--- PROBLEM DESCRIPTION ---
Would you write out all of the records that follow, exactly as they stand?
__________________________________________________
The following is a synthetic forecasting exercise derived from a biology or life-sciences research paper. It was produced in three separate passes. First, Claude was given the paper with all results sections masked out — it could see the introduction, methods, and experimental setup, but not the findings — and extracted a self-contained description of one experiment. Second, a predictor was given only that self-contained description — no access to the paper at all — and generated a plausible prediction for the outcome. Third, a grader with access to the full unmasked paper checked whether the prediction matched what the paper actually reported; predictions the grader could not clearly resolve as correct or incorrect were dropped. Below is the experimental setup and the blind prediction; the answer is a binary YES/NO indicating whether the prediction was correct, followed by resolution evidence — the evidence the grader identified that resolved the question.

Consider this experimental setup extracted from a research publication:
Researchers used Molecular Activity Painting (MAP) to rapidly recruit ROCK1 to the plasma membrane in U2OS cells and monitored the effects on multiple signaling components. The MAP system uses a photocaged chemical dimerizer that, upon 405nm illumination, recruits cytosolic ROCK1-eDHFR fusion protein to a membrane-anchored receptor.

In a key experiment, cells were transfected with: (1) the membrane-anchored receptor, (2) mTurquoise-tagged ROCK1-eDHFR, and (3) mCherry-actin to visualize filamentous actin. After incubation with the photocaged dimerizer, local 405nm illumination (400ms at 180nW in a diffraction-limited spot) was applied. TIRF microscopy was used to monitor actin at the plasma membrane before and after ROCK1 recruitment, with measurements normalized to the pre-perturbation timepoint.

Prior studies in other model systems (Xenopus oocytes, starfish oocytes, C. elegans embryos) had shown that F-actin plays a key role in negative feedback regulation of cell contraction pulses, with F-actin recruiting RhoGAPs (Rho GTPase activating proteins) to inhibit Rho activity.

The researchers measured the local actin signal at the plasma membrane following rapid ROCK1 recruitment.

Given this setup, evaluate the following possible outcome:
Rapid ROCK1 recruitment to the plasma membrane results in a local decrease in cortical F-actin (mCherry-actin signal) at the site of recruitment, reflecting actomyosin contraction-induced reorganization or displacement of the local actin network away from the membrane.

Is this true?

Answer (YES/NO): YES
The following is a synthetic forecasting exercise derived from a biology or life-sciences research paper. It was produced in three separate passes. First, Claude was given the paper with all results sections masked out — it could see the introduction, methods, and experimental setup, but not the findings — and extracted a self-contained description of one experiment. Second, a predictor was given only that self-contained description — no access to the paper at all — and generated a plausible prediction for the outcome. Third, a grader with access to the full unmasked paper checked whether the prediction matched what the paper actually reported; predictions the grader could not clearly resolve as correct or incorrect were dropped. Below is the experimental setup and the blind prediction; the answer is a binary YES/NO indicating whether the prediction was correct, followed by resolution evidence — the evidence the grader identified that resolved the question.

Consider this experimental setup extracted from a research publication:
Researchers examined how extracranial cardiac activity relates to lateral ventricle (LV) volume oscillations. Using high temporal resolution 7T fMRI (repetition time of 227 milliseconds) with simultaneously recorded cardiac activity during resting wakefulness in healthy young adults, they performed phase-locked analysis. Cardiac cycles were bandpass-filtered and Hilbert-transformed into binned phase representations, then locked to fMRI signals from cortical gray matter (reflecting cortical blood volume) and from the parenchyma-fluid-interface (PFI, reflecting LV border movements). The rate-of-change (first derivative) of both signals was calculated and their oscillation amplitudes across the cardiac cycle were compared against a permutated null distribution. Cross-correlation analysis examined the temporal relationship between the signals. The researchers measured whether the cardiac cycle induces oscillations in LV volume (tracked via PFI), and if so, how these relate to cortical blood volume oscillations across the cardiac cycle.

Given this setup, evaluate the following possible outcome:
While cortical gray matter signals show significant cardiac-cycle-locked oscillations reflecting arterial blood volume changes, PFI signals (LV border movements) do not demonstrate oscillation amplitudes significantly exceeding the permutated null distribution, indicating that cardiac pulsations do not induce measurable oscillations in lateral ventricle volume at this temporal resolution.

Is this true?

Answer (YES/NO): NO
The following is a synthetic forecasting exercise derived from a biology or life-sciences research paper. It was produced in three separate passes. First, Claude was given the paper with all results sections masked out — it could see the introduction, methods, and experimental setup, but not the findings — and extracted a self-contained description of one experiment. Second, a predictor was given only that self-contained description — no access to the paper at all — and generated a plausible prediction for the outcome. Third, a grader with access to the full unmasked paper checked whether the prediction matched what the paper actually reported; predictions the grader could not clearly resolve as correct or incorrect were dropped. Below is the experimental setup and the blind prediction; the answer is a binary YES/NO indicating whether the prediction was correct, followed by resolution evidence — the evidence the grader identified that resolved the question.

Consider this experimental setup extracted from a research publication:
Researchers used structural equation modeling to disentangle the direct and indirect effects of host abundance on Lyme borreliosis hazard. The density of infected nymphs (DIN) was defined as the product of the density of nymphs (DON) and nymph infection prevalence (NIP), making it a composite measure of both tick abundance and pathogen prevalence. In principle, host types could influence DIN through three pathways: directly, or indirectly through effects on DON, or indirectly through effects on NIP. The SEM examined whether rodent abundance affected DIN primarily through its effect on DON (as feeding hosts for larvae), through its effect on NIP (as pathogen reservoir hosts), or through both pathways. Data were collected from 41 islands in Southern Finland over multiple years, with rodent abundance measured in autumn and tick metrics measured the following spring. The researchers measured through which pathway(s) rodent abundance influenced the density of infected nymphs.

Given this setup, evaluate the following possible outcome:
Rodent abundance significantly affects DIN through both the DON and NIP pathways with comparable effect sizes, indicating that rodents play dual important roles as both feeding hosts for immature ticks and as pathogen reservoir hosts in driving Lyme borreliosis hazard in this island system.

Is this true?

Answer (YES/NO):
__________________________________________________
--- OUTPUT OF THE EXERCISE ---
The following is a synthetic forecasting exercise derived from a biology or life-sciences research paper. It was produced in three separate passes. First, Claude was given the paper with all results sections masked out — it could see the introduction, methods, and experimental setup, but not the findings — and extracted a self-contained description of one experiment. Second, a predictor was given only that self-contained description — no access to the paper at all — and generated a plausible prediction for the outcome. Third, a grader with access to the full unmasked paper checked whether the prediction matched what the paper actually reported; predictions the grader could not clearly resolve as correct or incorrect were dropped. Below is the experimental setup and the blind prediction; the answer is a binary YES/NO indicating whether the prediction was correct, followed by resolution evidence — the evidence the grader identified that resolved the question.

Consider this experimental setup extracted from a research publication:
Researchers used Molecular Activity Painting (MAP) to rapidly recruit ROCK1 to the plasma membrane in U2OS cells and monitored the effects on multiple signaling components. The MAP system uses a photocaged chemical dimerizer that, upon 405nm illumination, recruits cytosolic ROCK1-eDHFR fusion protein to a membrane-anchored receptor.

In a key experiment, cells were transfected with: (1) the membrane-anchored receptor, (2) mTurquoise-tagged ROCK1-eDHFR, and (3) mCherry-actin to visualize filamentous actin. After incubation with the photocaged dimerizer, local 405nm illumination (400ms at 180nW in a diffraction-limited spot) was applied. TIRF microscopy was used to monitor actin at the plasma membrane before and after ROCK1 recruitment, with measurements normalized to the pre-perturbation timepoint.

Prior studies in other model systems (Xenopus oocytes, starfish oocytes, C. elegans embryos) had shown that F-actin plays a key role in negative feedback regulation of cell contraction pulses, with F-actin recruiting RhoGAPs (Rho GTPase activating proteins) to inhibit Rho activity.

The researchers measured the local actin signal at the plasma membrane following rapid ROCK1 recruitment.

Given this setup, evaluate the following possible outcome:
Rapid ROCK1 recruitment to the plasma membrane results in a local decrease in cortical F-actin (mCherry-actin signal) at the site of recruitment, reflecting actomyosin contraction-induced reorganization or displacement of the local actin network away from the membrane.

Is this true?

Answer (YES/NO): YES
The following is a synthetic forecasting exercise derived from a biology or life-sciences research paper. It was produced in three separate passes. First, Claude was given the paper with all results sections masked out — it could see the introduction, methods, and experimental setup, but not the findings — and extracted a self-contained description of one experiment. Second, a predictor was given only that self-contained description — no access to the paper at all — and generated a plausible prediction for the outcome. Third, a grader with access to the full unmasked paper checked whether the prediction matched what the paper actually reported; predictions the grader could not clearly resolve as correct or incorrect were dropped. Below is the experimental setup and the blind prediction; the answer is a binary YES/NO indicating whether the prediction was correct, followed by resolution evidence — the evidence the grader identified that resolved the question.

Consider this experimental setup extracted from a research publication:
Researchers examined how extracranial cardiac activity relates to lateral ventricle (LV) volume oscillations. Using high temporal resolution 7T fMRI (repetition time of 227 milliseconds) with simultaneously recorded cardiac activity during resting wakefulness in healthy young adults, they performed phase-locked analysis. Cardiac cycles were bandpass-filtered and Hilbert-transformed into binned phase representations, then locked to fMRI signals from cortical gray matter (reflecting cortical blood volume) and from the parenchyma-fluid-interface (PFI, reflecting LV border movements). The rate-of-change (first derivative) of both signals was calculated and their oscillation amplitudes across the cardiac cycle were compared against a permutated null distribution. Cross-correlation analysis examined the temporal relationship between the signals. The researchers measured whether the cardiac cycle induces oscillations in LV volume (tracked via PFI), and if so, how these relate to cortical blood volume oscillations across the cardiac cycle.

Given this setup, evaluate the following possible outcome:
While cortical gray matter signals show significant cardiac-cycle-locked oscillations reflecting arterial blood volume changes, PFI signals (LV border movements) do not demonstrate oscillation amplitudes significantly exceeding the permutated null distribution, indicating that cardiac pulsations do not induce measurable oscillations in lateral ventricle volume at this temporal resolution.

Is this true?

Answer (YES/NO): NO
The following is a synthetic forecasting exercise derived from a biology or life-sciences research paper. It was produced in three separate passes. First, Claude was given the paper with all results sections masked out — it could see the introduction, methods, and experimental setup, but not the findings — and extracted a self-contained description of one experiment. Second, a predictor was given only that self-contained description — no access to the paper at all — and generated a plausible prediction for the outcome. Third, a grader with access to the full unmasked paper checked whether the prediction matched what the paper actually reported; predictions the grader could not clearly resolve as correct or incorrect were dropped. Below is the experimental setup and the blind prediction; the answer is a binary YES/NO indicating whether the prediction was correct, followed by resolution evidence — the evidence the grader identified that resolved the question.

Consider this experimental setup extracted from a research publication:
Researchers used structural equation modeling to disentangle the direct and indirect effects of host abundance on Lyme borreliosis hazard. The density of infected nymphs (DIN) was defined as the product of the density of nymphs (DON) and nymph infection prevalence (NIP), making it a composite measure of both tick abundance and pathogen prevalence. In principle, host types could influence DIN through three pathways: directly, or indirectly through effects on DON, or indirectly through effects on NIP. The SEM examined whether rodent abundance affected DIN primarily through its effect on DON (as feeding hosts for larvae), through its effect on NIP (as pathogen reservoir hosts), or through both pathways. Data were collected from 41 islands in Southern Finland over multiple years, with rodent abundance measured in autumn and tick metrics measured the following spring. The researchers measured through which pathway(s) rodent abundance influenced the density of infected nymphs.

Given this setup, evaluate the following possible outcome:
Rodent abundance significantly affects DIN through both the DON and NIP pathways with comparable effect sizes, indicating that rodents play dual important roles as both feeding hosts for immature ticks and as pathogen reservoir hosts in driving Lyme borreliosis hazard in this island system.

Is this true?

Answer (YES/NO):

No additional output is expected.